Fame da stress

Fame da stress

Mangiare compulsivamente: per una frustrazione sul lavoro, per ritmi di vita ai quali non riusciamo a tener testa, per una storia finita male, per un attacco d'ira che invece di esplodere, implode. In una parola per stress.
Riempire bocca e pancia per sedare l'ansia, per trovare conforto e compenso al senso di fallimento e di inadeguatezza. Un meccanismo tipico femminile che è bene riuscire a scandagliare per non esserne vittime passive e inconsapevoli. Partendo con una chiara definizione che dissipi ogni dubbio.

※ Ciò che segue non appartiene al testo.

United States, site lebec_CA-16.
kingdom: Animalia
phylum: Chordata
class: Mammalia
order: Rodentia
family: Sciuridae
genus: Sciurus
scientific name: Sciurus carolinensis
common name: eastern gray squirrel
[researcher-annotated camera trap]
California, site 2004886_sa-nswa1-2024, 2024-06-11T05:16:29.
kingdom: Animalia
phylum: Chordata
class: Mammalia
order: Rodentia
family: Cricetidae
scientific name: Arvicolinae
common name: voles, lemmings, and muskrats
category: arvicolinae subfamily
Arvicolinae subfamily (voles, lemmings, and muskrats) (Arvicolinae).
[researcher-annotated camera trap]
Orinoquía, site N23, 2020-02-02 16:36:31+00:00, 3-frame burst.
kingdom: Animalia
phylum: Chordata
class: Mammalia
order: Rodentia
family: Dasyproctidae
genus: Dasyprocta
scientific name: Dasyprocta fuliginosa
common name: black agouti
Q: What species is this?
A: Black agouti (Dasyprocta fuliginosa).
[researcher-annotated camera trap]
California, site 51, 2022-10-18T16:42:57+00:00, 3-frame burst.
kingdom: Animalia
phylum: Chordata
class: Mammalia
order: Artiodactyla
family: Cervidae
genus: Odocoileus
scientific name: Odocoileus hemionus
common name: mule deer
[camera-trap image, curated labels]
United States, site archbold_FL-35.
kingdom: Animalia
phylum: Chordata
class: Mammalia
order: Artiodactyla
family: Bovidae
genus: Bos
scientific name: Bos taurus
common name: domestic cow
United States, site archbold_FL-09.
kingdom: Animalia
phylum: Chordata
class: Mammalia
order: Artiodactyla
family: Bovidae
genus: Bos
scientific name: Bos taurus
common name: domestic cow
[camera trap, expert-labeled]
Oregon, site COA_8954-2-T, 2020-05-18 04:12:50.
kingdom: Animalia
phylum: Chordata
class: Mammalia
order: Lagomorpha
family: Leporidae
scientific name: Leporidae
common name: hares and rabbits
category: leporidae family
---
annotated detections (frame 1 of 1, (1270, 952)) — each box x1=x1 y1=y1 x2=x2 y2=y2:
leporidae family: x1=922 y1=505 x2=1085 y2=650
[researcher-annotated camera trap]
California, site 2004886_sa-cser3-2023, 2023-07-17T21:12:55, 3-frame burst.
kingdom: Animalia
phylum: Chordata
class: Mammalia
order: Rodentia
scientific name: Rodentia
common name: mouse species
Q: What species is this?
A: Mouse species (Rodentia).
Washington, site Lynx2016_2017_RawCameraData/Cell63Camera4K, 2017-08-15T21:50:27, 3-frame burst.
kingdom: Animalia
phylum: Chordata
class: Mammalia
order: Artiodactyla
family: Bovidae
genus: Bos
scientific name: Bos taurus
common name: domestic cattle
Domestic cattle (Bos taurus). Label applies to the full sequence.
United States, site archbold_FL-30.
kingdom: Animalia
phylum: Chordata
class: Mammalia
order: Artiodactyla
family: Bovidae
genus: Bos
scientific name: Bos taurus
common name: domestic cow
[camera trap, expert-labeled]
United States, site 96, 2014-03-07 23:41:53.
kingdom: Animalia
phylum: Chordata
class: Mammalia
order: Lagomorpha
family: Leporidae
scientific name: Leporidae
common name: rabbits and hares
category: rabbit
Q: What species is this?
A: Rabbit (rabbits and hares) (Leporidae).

«La fame da stress o la fame nervosa è il bisogno di assumere cibo in modo eccessivo e con modalità di assunzione alterata», afferma Luigi Oliva, dietologo a Mestre.
«La fame biologica, invece, porta ad assumere cibo in quantità utile alla sazietà. La fame rappresenta l'inizio del pasto mentre la sazietà la fine. Questi due segnali sono ovviamente assenti nei soggetti che assumono alimenti in seguito a situazioni stressanti e quindi con una forte componente emotiva». La modalità di assunzione diviene pertanto anomala: si mangia velocemente fino a «riempirsi», preferibilmente da soli, oppure fuori dai pasti, passando dal dolce al salato e assumendo cibo senza la consapevolezza di farlo o contro il proposito di non farlo. Ma perché ci vogliamo tanto male? «Lo stress inteso come situazione di allarme produce nel nostro organismo una serie di reazioni intese alla difesa», spiega Oliva. «Gli ormoni dalla difesa sono gli steroidi e le catecolamine che influenzano assieme alla serotonina e alla dopamina anch'esse interessate dallo stress il comportamento alimentare. I due meccanismi pertanto sembrano strettamente connessi. Così la cosiddetta fame nervosa trova il suo razionale scientifico proprio in questi processi». Schematicamente possiamo classificare due tipi di soggetti: gli adrenalinici, che sottoposti a stress hanno inappetenza, e i cortisonici che invece sentono un bisogno di cibo. L'adrenalina è un ormone che attiva la lipolisi (dimagrimento), mentre i cortisonici attivano la liposintesi (accumulo di grassi) e facilitano la ritenzione di liquidi. Gli uni sono notoriamente magri, iperattivi e hanno poco interesse per il cibo.
Gli altri tendono all'obesità, alla ritenzione idrica e hanno una propensione spiccata verso il cibo. Un lutto, una separazione, un fallimento diventano, nei diversi soggetti, causa di dimagrimento o di aumento di peso.

Ma c'è dell'altro. «Il cibo stesso come apporto di zuccheri influenza il livello di serotonina a livello cerebrale con una sensazione di sazietà e di benessere», dice il dietologo. «In risposta ad un pasto ricco di carboidrati aumenta la secrezione di insulina che facilita l'ingresso del triptofano a livello cerebrale dove si trasforma in serotonina. Ecco perché un bel piatto di pastasciutta dà il buonumore. Le diete povere di zuccheri determinano un calo di serotonina e quindi un bisogno a volte incontrollato di cibo dolce. Questi fenomeni sono particolarmente presenti nelle donne e nel periodo premestruale». Allora, se tutto è predeterminato, la battaglia è già persa? «Le strategie per combattere la fame da stress sono rivolte all'eliminazione della causa», puntualizza Oliva. «Questo non sempre è possibile e allora vanno evitate quelle condizioni che possono aggravare il disturbo alimentare essendo esse stesse causa di ulteriore stress. Se si pensa di soffrire di tale disturbo e se ne vuole venire fuori, bisogna evitare l'imposizione di un regime alimentare restrittivo che andrebbe ad alterare i meccanismi dello stress con evidente svantaggio della situazione di partenza. L'imposizione di un regime drastico, i fallimenti che seguono le diete dimagranti, i sensi di colpa che affliggono i soggetti che non riescono a "stare a dieta", l'insoddisfazione corporea, i commenti negativi, i modelli imposti dai media, i messaggi ingannevoli dell'industria della dieta: tutto questo è causa di stress, della fame nervosa e, a volte, dei disturbi del comportamento alimentare».